Lederer, in a paper which is included in the file wrapper as an exhibit to paper No. 18, which appears to have been published in the Electric Journal in November, 1913, at page 1175 says:
"In the case of tungsten incandescent filaments, which are exposed to very high temperatures, crystallization takes place in a comparatively short time. When used with direct current the thickenings and wrinkles appear only in a longitudinal direction. When burned on alternating current circuits, the adjacent surfaces, owing to the dynamic influence of the surrounding magnetic field, are subjected to a sliding movement which, if it takes place in a direction perpendicular to the axis of the filament, causes considerable displacements of some parts of the filament which eventually lead to their being separated, as shown in Fig. 10."
The life of the tube under normal conditions is terminated by the exhaustion of its electronic emission, not by the rupture of its crystal structure.
The evidence, as was pointed out earlier in this opinion bearing upon the question of the metallurgical composition of the filament wires used by the defendant, is not satisfactory. From the testimony, this court is compelled to find, in respect to the two lots of tubes purchased from the defendant in the spring of 1926, that the filaments contained thoria. It will be recalled that there was no testimony presented by the defendant as to the analysis of the filaments of these or other tubes made from the same wire. The weight of the evidence in respect to the Laise wire used by the defendant, from a time prior to the institution of this suit, would indicate that its thorium content was in the metallic and not the oxid form. In respect to this wire, there was very little testimony presented by the plaintiff, and it of a character which was not convincing in the face of the positive testimony of Mr. Laise, who manufactured the wire, corroborated by the additional expert testimony presented by the defendant.
Lederer, knowing nothing of drawn wire or radio filaments, taught in his patent that an uncertain amount, but not in excess of 7 to 10 per cent. of thoria, used with powdered tungsten, with other constituents as a binder in forming a paste from which to make a squirted filament for an incandescent lamp to be operated with alternating current at the high temperatures necessary for illumination, would so influence the crystal structure of the filament as to retard or prevent offsetting of the crystal segments.
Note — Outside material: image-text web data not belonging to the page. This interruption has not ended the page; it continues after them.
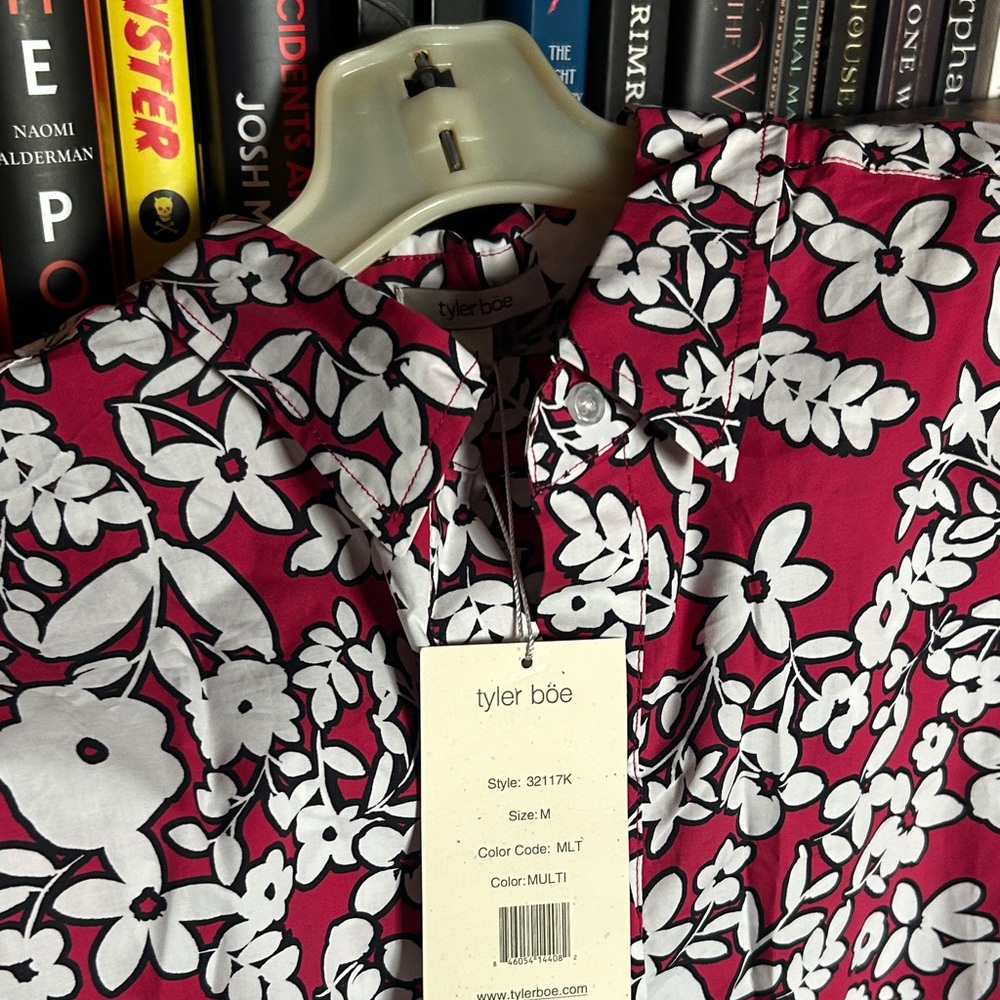 Tyler Boe Red and White Floral Blouse - Picture 4 of 13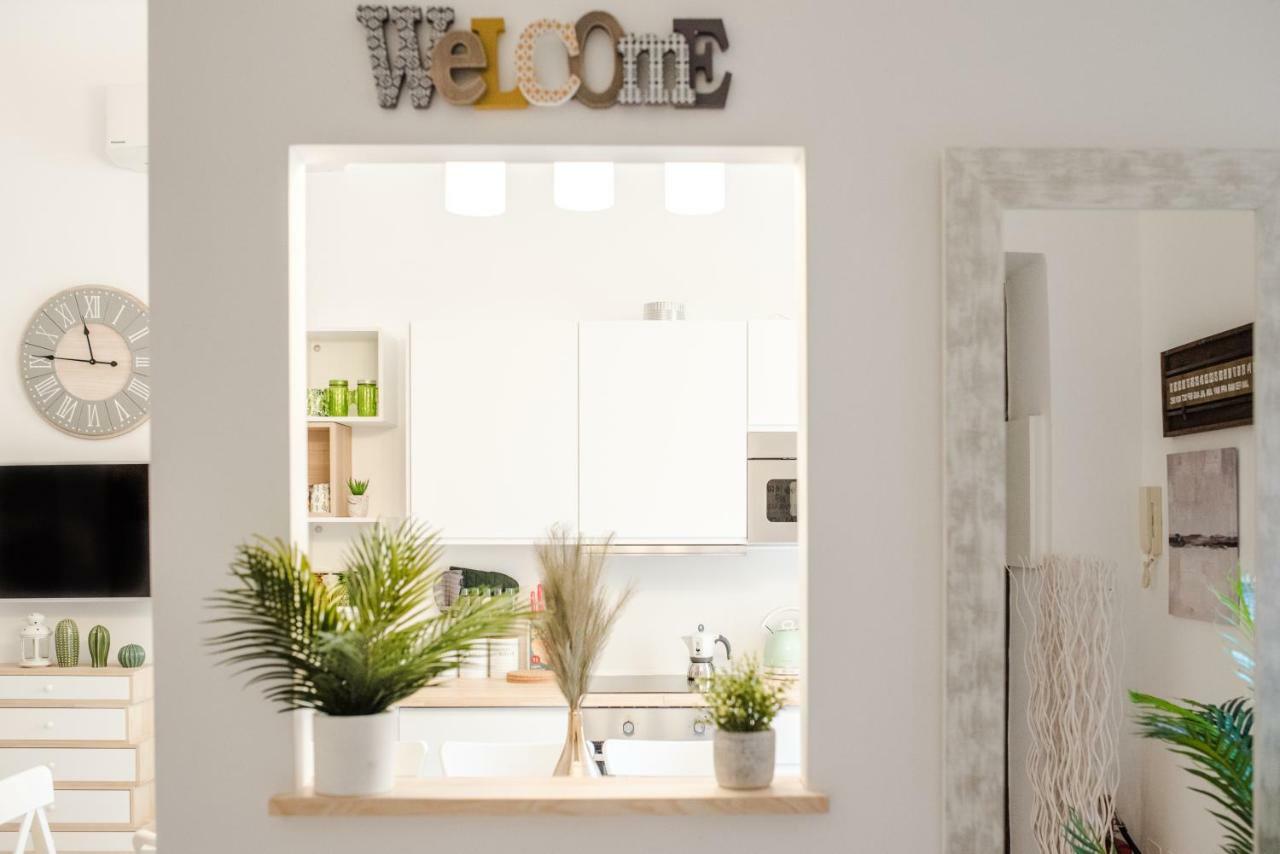 White Fanti Apartment Rom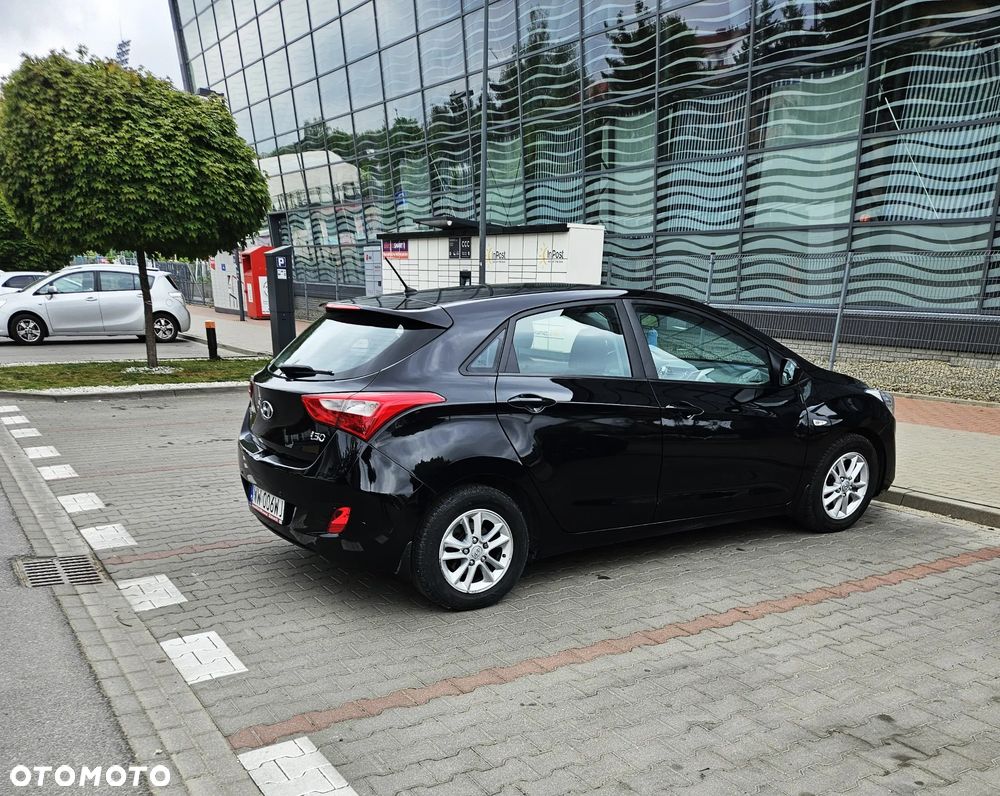 Hyundai i30 1.6 Classic + - 8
The defendant uses a drawn-wire filament which contains a small, but scientifically exact, quantity of thorium (excepting herefrom tubes purchased in June, 1926, made from another filament wire) in the manufacture of radio tubes, which are not lamps but mechanical parts of a radio receiving set. These tubes are operated on a direct current at only sufficient temperature to produce electronic emission. Electrons, not ions or light, are the results desired. This electronic emission is accelerated by a metallic thorium content and unaffected by thoria. Any incandescence present in the operation of the tube is an incident to the necessary heating of the filament and is not utilized in its functioning. If there be present to any degree the so-called phenomenon of offsetting, it is not sufficiently marked to constitute a mechanical problem or, generally speaking, to affect the life of the tube.
The plaintiff asserts, nevertheless, that the use by the defendant outlined constitutes an infringement of its patent. To uphold such a contention would not further, but impede, the progress of the art. It would necessitate a disregard of the intendment of the patent law.
The bill of complaint will be dismissed, with costs, and an appropriate draft decree may be presented for entry.